Pick out all lines of the entries that include the word "strong" and copy them.

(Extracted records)
::::::::

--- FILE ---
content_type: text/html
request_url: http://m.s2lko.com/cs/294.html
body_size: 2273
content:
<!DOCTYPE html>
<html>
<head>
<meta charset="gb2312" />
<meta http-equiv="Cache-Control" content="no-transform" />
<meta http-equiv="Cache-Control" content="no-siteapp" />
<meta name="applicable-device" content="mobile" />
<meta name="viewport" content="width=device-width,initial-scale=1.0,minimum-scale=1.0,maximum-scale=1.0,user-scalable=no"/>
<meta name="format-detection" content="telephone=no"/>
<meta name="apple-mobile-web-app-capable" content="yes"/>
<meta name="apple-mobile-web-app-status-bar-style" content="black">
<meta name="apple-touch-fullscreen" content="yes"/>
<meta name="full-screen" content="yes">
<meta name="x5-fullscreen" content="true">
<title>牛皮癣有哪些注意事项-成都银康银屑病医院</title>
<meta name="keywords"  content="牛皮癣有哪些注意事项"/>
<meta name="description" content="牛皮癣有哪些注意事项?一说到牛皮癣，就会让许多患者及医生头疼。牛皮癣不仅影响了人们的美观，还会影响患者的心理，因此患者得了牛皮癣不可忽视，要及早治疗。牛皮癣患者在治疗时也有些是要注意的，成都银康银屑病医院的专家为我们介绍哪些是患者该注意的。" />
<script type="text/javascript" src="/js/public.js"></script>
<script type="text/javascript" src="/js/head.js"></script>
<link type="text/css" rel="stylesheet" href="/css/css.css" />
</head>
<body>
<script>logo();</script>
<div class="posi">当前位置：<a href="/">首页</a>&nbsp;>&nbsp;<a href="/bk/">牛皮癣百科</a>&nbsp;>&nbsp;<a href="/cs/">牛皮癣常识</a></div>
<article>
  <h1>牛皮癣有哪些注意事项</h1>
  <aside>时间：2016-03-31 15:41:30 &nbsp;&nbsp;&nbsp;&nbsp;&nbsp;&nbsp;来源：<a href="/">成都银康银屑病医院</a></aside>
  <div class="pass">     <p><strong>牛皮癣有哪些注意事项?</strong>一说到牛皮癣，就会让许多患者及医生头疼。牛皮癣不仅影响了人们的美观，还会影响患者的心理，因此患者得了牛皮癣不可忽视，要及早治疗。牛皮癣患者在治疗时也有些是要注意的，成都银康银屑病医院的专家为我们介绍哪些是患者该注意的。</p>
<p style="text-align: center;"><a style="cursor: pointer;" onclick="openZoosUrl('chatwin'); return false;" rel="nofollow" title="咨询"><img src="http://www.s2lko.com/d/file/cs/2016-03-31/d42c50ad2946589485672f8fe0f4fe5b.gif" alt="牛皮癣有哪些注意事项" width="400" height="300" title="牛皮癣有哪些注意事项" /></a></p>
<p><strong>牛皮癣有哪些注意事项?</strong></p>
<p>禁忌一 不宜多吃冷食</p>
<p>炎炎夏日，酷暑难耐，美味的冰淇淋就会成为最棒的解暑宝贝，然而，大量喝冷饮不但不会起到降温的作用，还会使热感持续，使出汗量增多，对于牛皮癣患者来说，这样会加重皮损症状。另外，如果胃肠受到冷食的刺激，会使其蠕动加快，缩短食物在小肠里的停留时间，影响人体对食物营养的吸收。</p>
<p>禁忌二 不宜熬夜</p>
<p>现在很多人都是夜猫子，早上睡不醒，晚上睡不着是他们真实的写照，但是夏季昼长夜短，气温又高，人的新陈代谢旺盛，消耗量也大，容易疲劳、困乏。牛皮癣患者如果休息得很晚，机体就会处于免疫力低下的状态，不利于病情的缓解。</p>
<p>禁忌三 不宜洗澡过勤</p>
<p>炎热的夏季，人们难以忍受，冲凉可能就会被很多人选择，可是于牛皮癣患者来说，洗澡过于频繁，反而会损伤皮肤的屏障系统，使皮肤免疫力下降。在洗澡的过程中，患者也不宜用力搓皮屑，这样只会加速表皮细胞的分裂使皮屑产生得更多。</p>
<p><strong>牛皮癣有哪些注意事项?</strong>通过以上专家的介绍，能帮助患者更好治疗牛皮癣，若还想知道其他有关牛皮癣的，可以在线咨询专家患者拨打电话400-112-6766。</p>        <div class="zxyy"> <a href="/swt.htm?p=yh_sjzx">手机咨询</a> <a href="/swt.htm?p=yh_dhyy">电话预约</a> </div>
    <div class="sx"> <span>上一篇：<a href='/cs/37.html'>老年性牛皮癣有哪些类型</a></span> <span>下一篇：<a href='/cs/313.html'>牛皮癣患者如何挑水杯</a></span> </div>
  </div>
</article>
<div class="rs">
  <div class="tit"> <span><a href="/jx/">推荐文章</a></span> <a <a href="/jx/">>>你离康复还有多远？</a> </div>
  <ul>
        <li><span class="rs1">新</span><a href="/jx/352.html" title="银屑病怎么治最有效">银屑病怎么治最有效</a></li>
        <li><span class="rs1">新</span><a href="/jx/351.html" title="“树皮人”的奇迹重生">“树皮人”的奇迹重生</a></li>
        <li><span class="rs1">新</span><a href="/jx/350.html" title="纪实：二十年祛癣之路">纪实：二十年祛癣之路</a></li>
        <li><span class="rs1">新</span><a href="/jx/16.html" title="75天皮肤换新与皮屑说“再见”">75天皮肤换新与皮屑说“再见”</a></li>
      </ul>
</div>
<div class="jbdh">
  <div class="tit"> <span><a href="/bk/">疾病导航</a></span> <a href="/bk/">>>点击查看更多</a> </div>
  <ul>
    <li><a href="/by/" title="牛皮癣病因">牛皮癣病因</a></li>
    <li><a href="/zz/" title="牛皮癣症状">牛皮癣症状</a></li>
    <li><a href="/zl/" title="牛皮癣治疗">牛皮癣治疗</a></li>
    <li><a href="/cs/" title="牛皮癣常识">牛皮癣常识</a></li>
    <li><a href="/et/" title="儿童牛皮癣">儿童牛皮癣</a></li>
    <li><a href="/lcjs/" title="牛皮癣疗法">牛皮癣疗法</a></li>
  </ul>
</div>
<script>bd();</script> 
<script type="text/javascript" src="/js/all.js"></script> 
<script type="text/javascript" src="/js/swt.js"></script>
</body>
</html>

::::::::

Finished exercise:
  <div class="pass">     <p><strong>牛皮癣有哪些注意事项?</strong>一说到牛皮癣，就会让许多患者及医生头疼。牛皮癣不仅影响了人们的美观，还会影响患者的心理，因此患者得了牛皮癣不可忽视，要及早治疗。牛皮癣患者在治疗时也有些是要注意的，成都银康银屑病医院的专家为我们介绍哪些是患者该注意的。</p>
<p><strong>牛皮癣有哪些注意事项?</strong></p>
<p><strong>牛皮癣有哪些注意事项?</strong>通过以上专家的介绍，能帮助患者更好治疗牛皮癣，若还想知道其他有关牛皮癣的，可以在线咨询专家患者拨打电话400-112-6766。</p>        <div class="zxyy"> <a href="/swt.htm?p=yh_sjzx">手机咨询</a> <a href="/swt.htm?p=yh_dhyy">电话预约</a> </div>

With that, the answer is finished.